Pawpaw—James Gabriel Hudson—sat on the porch he once shared with Clara Jean, letting the sun warm his eyelids. Grief had worn him thin, made him smaller. Every July, memory cracked open like a bruise.

His wife had gone first, slipping away quietly in her sleep.

His grandson followed, taken in the Delta Concorde train disaster. Pawpaw still woke sometimes hearing that final whistle, even though trains rarely came through now.

He looked for signs. He always had. Manny once told him that the dead never wandered far from the ones they loved.

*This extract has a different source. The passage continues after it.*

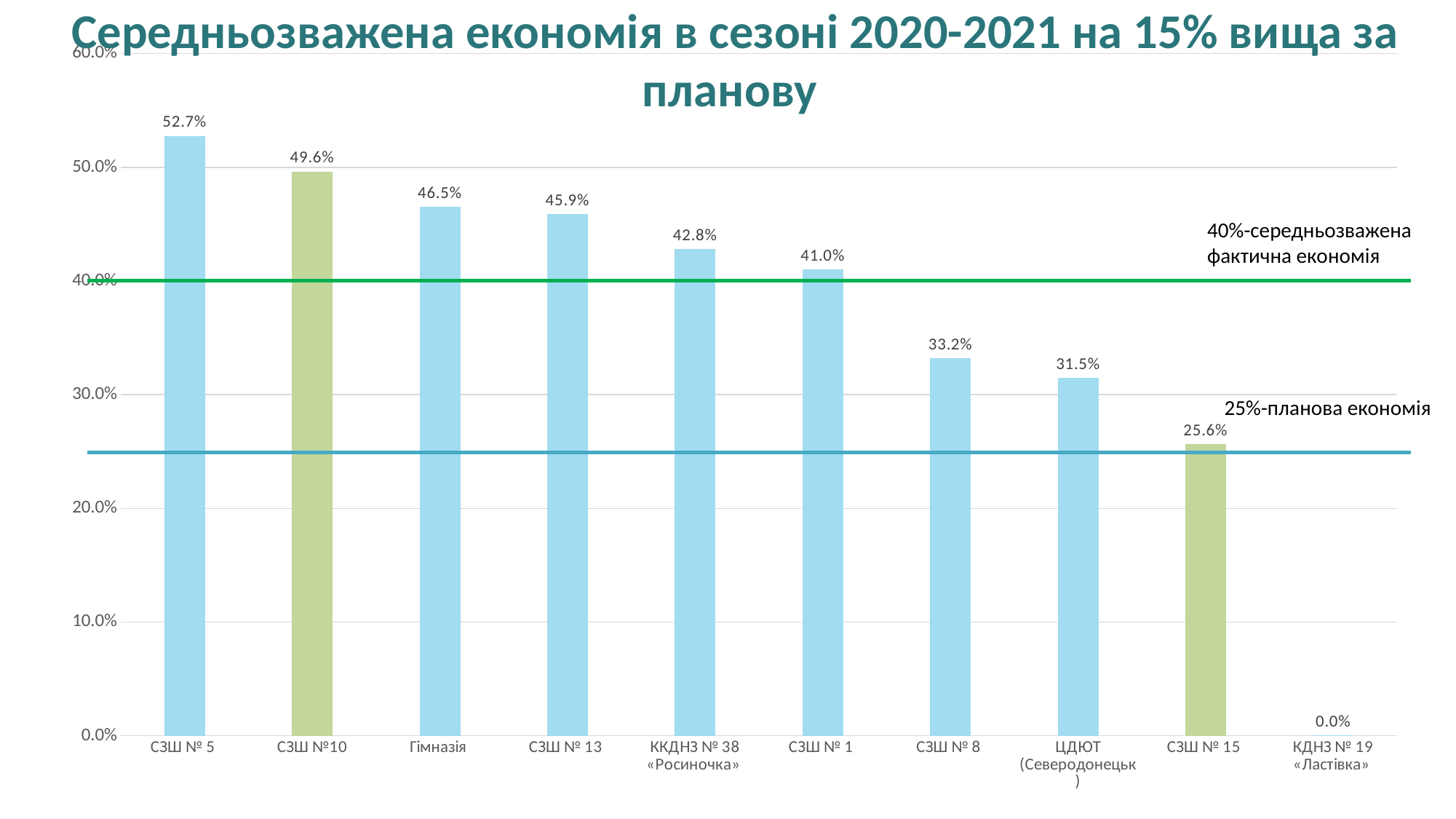
What is the value for КДНЗ № 38 «Росиночка»? 42.8% How many categories are shown on the x axis? 10 What kind of chart is shown on the slide? bar chart Which category has the lowest value? КДНЗ № 19 «Ластівка» Is the value for СЗШ № 8 greater or less than 40%? less Which is larger, the value for Гімназія or the value for СЗШ № 13? Гімназія Do the values rise or fall from left to right along the x axis? fall Which category has the highest value? СЗШ № 5 What is the value for СЗШ № 5? 52.7% What is the value for ЦДЮТ (Северодонецьк)? 31.5% What is the difference between the values for СЗШ № 5 and СЗШ №10? 3.1% What value does the green horizontal line labelled 'середньозважена фактична економія' mark? 40%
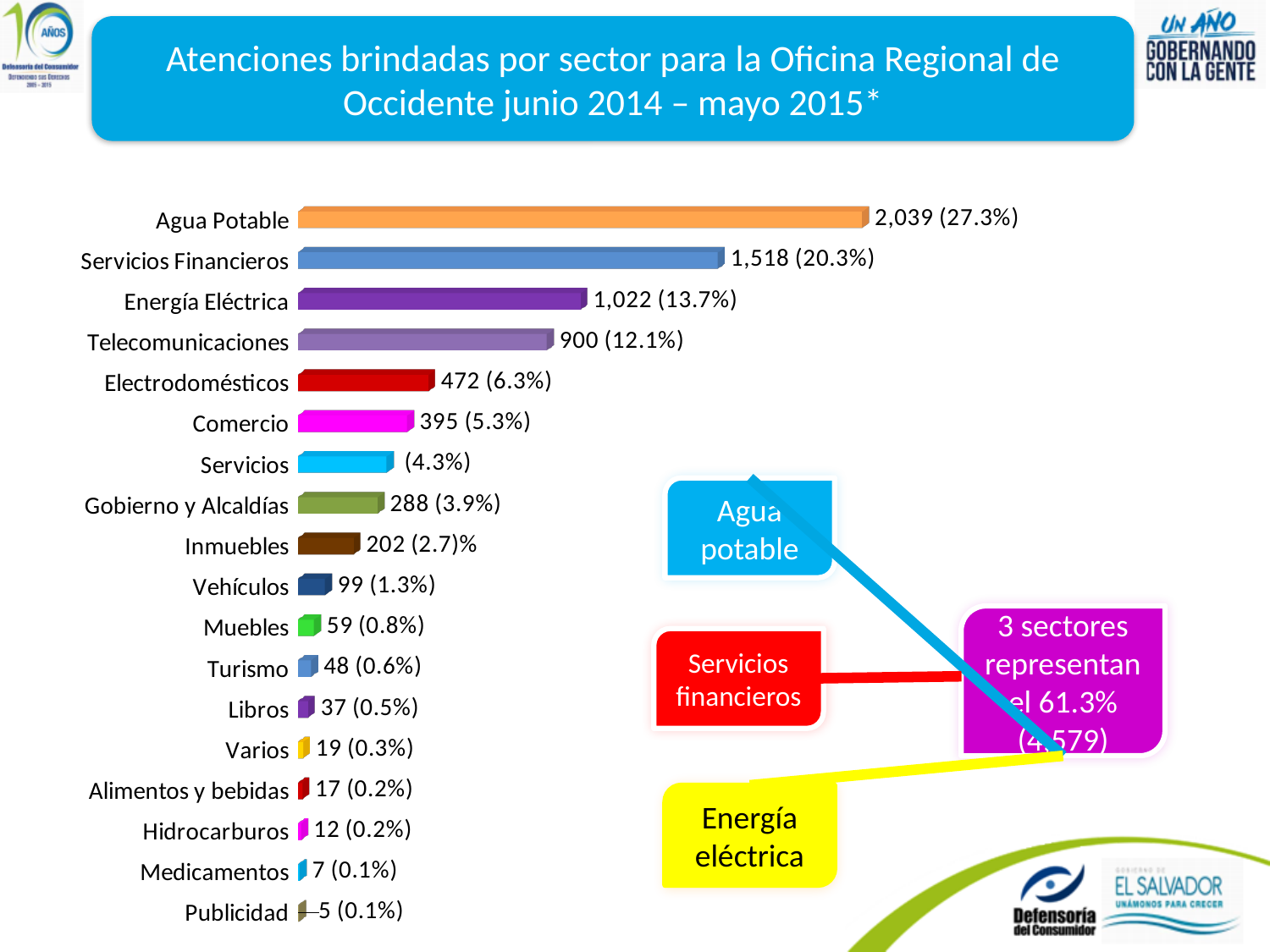
What percentage is shown for Electrodomésticos? 6.3% What kind of chart is shown on the slide? bar chart What is the difference in atenciones between Agua Potable and Servicios Financieros? 521 What is the value shown for Agua Potable? 2,039 (27.3%) What is the difference in atenciones between Energía Eléctrica and Telecomunicaciones? 122 What is the value shown for Telecomunicaciones? 900 (12.1%) According to the callout on the slide, what share do the top 3 sectors represent? 61.3% Which has more atenciones, Comercio or Gobierno y Alcaldías? Comercio How many sectors (categories) are plotted in the chart? 18 How many atenciones are shown for Vehículos? 99 Which sector has the highest number of atenciones? Agua Potable Which sector has the lowest number of atenciones? Publicidad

So when Pawpaw found the old missing-girl poster snagged in a willow tree on his land—a girl with pigtails and a Catholic uniform, long vanished from the world—he understood it wasn’t coincidence. It was a message. A breadcrumb from beyond.

That afternoon, a FedEx truck rumbled down his road. Pawpaw wasn’t expecting a thing.

“You Mr. Hudson?” the driver asked, handing over a Tyvek envelope warped with water damage and soot

“Yes sir.”

Inside, Pawpaw found a book—half-burnt, edges curled, pages stiff with soot. They All Belong to Him, by Manny Hudson.

A letter was scrawled on the inside cover, written in Manny’s unmistakable hand, shaky but steady enough.

To my dearest Pawpaw,

I’m on the train, but I don’t believe I’ll make it home to bury Big Momma.

She’s tellin’ me we’ll be waiting for you.

Eternal love always,

Your grandboy, Manny.

As Pawpaw read the words, a train whistle echoed faintly across the fields—soft, impossible, and full of promise.

He closed the book against his chest.

“They all belong to Him,” he whispered, voice trembling with grief and peace.

And Pawpaw understood at last:

his family would always be together, bound across worlds by a gift neither time nor death could break.